### Exercise prompt
Copy out every one of the items below word for word, keeping each line unchanged.

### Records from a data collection
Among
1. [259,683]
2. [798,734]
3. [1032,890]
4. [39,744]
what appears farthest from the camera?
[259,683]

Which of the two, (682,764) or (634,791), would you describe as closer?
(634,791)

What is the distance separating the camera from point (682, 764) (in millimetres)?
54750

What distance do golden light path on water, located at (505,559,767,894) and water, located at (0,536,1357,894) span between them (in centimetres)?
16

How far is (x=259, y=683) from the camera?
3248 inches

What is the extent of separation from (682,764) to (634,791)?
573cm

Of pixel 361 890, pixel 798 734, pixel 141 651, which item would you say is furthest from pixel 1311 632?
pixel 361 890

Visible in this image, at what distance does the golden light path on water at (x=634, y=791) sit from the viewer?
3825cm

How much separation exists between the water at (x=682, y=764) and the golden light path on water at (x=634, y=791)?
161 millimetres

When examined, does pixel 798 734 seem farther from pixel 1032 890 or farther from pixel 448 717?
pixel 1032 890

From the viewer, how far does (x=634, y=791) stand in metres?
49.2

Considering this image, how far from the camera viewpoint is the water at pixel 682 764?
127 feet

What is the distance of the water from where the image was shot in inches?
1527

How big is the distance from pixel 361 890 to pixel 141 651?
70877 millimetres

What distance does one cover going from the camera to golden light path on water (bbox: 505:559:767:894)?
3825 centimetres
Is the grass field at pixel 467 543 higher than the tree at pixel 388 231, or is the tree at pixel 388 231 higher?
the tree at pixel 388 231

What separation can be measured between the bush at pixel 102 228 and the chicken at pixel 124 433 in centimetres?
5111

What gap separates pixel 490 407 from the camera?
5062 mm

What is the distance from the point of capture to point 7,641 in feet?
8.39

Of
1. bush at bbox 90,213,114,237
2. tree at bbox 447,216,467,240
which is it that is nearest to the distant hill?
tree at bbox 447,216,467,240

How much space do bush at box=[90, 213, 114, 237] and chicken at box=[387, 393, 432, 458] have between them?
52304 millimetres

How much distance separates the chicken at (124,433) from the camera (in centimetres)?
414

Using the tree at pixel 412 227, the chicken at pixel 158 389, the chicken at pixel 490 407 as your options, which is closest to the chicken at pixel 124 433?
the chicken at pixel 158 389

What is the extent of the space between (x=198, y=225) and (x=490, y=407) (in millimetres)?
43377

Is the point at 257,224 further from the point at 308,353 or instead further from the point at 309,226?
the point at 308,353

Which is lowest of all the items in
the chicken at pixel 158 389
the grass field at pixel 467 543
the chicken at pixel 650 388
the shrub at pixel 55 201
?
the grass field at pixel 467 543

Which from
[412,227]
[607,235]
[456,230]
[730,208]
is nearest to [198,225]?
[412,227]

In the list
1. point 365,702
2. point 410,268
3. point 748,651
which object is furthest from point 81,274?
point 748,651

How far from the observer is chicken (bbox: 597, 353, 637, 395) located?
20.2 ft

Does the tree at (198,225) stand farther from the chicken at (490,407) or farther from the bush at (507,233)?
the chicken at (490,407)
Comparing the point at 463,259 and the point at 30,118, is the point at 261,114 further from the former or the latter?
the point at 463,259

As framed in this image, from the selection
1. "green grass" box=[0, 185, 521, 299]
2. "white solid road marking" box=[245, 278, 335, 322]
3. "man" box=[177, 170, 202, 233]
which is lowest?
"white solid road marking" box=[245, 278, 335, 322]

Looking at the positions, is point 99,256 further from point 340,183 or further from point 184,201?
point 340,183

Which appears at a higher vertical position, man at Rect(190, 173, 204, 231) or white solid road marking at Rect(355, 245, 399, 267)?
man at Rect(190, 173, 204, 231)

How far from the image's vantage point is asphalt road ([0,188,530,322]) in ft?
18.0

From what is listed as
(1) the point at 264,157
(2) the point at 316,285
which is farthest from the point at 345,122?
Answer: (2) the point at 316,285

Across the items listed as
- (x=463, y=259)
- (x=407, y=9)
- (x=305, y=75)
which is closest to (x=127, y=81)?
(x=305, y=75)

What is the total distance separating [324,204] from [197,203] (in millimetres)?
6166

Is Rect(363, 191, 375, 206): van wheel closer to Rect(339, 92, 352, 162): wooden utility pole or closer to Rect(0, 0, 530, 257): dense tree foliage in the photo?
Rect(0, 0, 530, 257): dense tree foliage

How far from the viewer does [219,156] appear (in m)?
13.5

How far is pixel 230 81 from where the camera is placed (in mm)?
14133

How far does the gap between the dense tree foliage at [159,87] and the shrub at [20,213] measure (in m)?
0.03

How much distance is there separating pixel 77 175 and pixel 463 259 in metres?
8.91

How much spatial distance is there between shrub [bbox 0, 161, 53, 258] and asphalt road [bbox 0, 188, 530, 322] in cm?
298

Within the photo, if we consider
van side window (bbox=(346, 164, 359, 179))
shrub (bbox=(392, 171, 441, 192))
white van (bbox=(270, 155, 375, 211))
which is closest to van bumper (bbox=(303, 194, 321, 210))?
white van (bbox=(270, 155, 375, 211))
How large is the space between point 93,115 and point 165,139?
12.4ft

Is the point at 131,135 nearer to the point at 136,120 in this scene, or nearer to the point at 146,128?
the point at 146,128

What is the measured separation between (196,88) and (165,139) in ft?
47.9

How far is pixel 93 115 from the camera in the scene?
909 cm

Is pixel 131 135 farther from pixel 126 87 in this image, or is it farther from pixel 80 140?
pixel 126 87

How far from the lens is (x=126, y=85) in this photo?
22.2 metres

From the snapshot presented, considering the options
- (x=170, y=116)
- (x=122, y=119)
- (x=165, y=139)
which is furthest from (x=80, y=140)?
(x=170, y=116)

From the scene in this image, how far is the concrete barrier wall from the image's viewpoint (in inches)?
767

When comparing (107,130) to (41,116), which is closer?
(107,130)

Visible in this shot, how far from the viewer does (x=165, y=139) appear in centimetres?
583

### Answer
Among
1. [259,683]
2. [798,734]
3. [1032,890]
4. [39,744]
what appears farthest from the camera?
[259,683]

Which of the two, (682,764) or (634,791), would you describe as closer?
(634,791)

What is the distance separating the camera from point (682, 764) (in millimetres)?
54750

What distance do golden light path on water, located at (505,559,767,894) and water, located at (0,536,1357,894) span between them (in centimetres)?
16

How far is (x=259, y=683) from the camera?
3248 inches

What is the extent of separation from (682,764) to (634,791)?
573cm

Of pixel 361 890, pixel 798 734, pixel 141 651, which item would you say is furthest from pixel 1311 632?
pixel 361 890

Visible in this image, at what distance does the golden light path on water at (x=634, y=791) sit from the viewer?
3825cm

How much separation exists between the water at (x=682, y=764) and the golden light path on water at (x=634, y=791)?
161 millimetres

When examined, does pixel 798 734 seem farther from pixel 1032 890 or farther from pixel 448 717?
pixel 1032 890

From the viewer, how far does (x=634, y=791) stand in metres?
49.2

Considering this image, how far from the camera viewpoint is the water at pixel 682 764?
127 feet

What is the distance of the water from where the image was shot in inches?
1527

How big is the distance from pixel 361 890 to pixel 141 651?
70877 millimetres

What distance does one cover going from the camera to golden light path on water (bbox: 505:559:767:894)?
3825 centimetres
Is the grass field at pixel 467 543 higher than the tree at pixel 388 231, or is the tree at pixel 388 231 higher?
the tree at pixel 388 231

What separation can be measured between the bush at pixel 102 228 and the chicken at pixel 124 433 in centimetres?
5111

What gap separates pixel 490 407 from the camera?
5062 mm

What is the distance from the point of capture to point 7,641 in feet?
8.39

Of
1. bush at bbox 90,213,114,237
2. tree at bbox 447,216,467,240
which is it that is nearest to the distant hill?
tree at bbox 447,216,467,240

How much space do bush at box=[90, 213, 114, 237] and chicken at box=[387, 393, 432, 458] have between them?
52304 millimetres

How much distance separates the chicken at (124,433) from the camera (in centimetres)?
414

Using the tree at pixel 412 227, the chicken at pixel 158 389, the chicken at pixel 490 407 as your options, which is closest to the chicken at pixel 124 433?
the chicken at pixel 158 389

What is the extent of the space between (x=198, y=225) and (x=490, y=407) (in millimetres)?
43377

Is the point at 257,224 further from the point at 308,353 or instead further from the point at 309,226?
the point at 308,353

Which is lowest of all the items in
the chicken at pixel 158 389
the grass field at pixel 467 543
the chicken at pixel 650 388
the shrub at pixel 55 201
?
the grass field at pixel 467 543

Which from
[412,227]
[607,235]
[456,230]
[730,208]
is nearest to [198,225]?
[412,227]

In the list
1. point 365,702
2. point 410,268
3. point 748,651
which object is furthest from point 81,274?
point 748,651

How far from the observer is chicken (bbox: 597, 353, 637, 395) located?
20.2 ft

Does the tree at (198,225) stand farther from the chicken at (490,407) or farther from the bush at (507,233)?
the chicken at (490,407)
Comparing the point at 463,259 and the point at 30,118, is the point at 261,114 further from the former or the latter?
the point at 463,259

As framed in this image, from the selection
1. "green grass" box=[0, 185, 521, 299]
2. "white solid road marking" box=[245, 278, 335, 322]
3. "man" box=[177, 170, 202, 233]
which is lowest?
"white solid road marking" box=[245, 278, 335, 322]

Looking at the positions, is point 99,256 further from point 340,183 or further from point 184,201?
point 340,183

Which appears at a higher vertical position, man at Rect(190, 173, 204, 231) or white solid road marking at Rect(355, 245, 399, 267)?
man at Rect(190, 173, 204, 231)

How far from the image's vantage point is asphalt road ([0,188,530,322]) in ft?
18.0

From what is listed as
(1) the point at 264,157
(2) the point at 316,285
which is farthest from the point at 345,122?
Answer: (2) the point at 316,285

Across the items listed as
- (x=463, y=259)
- (x=407, y=9)
- (x=305, y=75)
which is closest to (x=127, y=81)?
(x=305, y=75)

What is the total distance separating [324,204] from [197,203] (in millimetres)?
6166

Is Rect(363, 191, 375, 206): van wheel closer to Rect(339, 92, 352, 162): wooden utility pole or closer to Rect(0, 0, 530, 257): dense tree foliage in the photo?
Rect(0, 0, 530, 257): dense tree foliage

How far from the viewer does [219,156] appear (in m)?
13.5

How far is pixel 230 81 from where the camera is placed (in mm)?
14133

How far does the gap between the dense tree foliage at [159,87] and the shrub at [20,213] measure (in m)?
0.03

How much distance is there separating pixel 77 175 and pixel 463 259 in metres?
8.91

How much spatial distance is there between shrub [bbox 0, 161, 53, 258] and asphalt road [bbox 0, 188, 530, 322] in cm?
298

Within the photo, if we consider
van side window (bbox=(346, 164, 359, 179))
shrub (bbox=(392, 171, 441, 192))
white van (bbox=(270, 155, 375, 211))
which is closest to van bumper (bbox=(303, 194, 321, 210))?
white van (bbox=(270, 155, 375, 211))
How large is the space between point 93,115 and point 165,139?
12.4ft

Is the point at 131,135 nearer to the point at 136,120 in this scene, or nearer to the point at 146,128?
the point at 146,128

What is the measured separation between (196,88) and (165,139) in ft?
47.9

How far is pixel 93 115 from the camera in the scene?
909 cm

Is pixel 131 135 farther from pixel 126 87 in this image, or is it farther from pixel 80 140?
pixel 126 87

How far from the lens is (x=126, y=85) in this photo?
22.2 metres

From the snapshot presented, considering the options
- (x=170, y=116)
- (x=122, y=119)
- (x=165, y=139)
which is furthest from (x=80, y=140)?
(x=170, y=116)

From the scene in this image, how far is the concrete barrier wall from the image's viewpoint (in inches)?
767

When comparing (107,130) to (41,116), which is closer?
(107,130)

Visible in this shot, how far from the viewer does (x=165, y=139) appear in centimetres?
583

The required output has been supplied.